▶ [DATA FOR THIS EXERCISE]
==*==

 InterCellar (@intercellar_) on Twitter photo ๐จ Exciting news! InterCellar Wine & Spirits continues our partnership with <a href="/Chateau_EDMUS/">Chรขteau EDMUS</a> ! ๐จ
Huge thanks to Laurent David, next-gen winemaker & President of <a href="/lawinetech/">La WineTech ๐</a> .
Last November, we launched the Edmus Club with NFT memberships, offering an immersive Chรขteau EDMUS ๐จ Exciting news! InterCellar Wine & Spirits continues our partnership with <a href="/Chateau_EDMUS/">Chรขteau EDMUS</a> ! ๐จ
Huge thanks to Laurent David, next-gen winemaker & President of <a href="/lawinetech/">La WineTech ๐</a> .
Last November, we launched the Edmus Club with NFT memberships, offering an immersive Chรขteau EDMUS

==*==

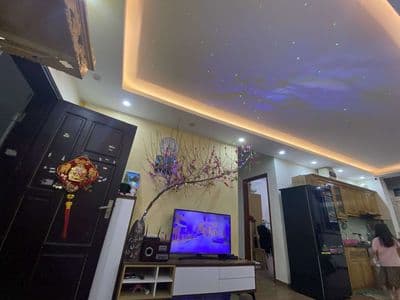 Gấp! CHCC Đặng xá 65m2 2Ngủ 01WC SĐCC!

==*==

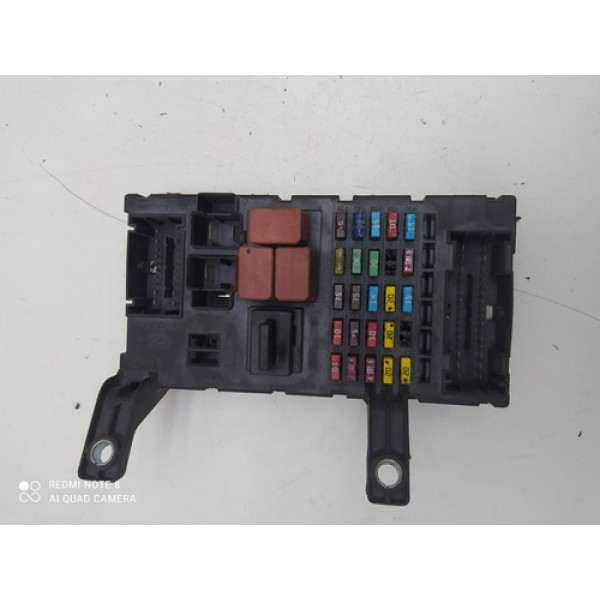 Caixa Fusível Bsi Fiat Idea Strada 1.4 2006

==*==

▶ [WHAT THIS TASK INVOLVES]
What lines in the material above contain the word "Exciting"? Copy them out.

▶ [ANSWER TO THIS TASK]
 InterCellar (@intercellar_) on Twitter photo ๐จ Exciting news! InterCellar Wine & Spirits continues our partnership with <a href="/Chateau_EDMUS/">Chรขteau EDMUS</a> ! ๐จ
Last November, we launched the Edmus Club with NFT memberships, offering an immersive Chรขteau EDMUS ๐จ Exciting news! InterCellar Wine & Spirits continues our partnership with <a href="/Chateau_EDMUS/">Chรขteau EDMUS</a> ! ๐จ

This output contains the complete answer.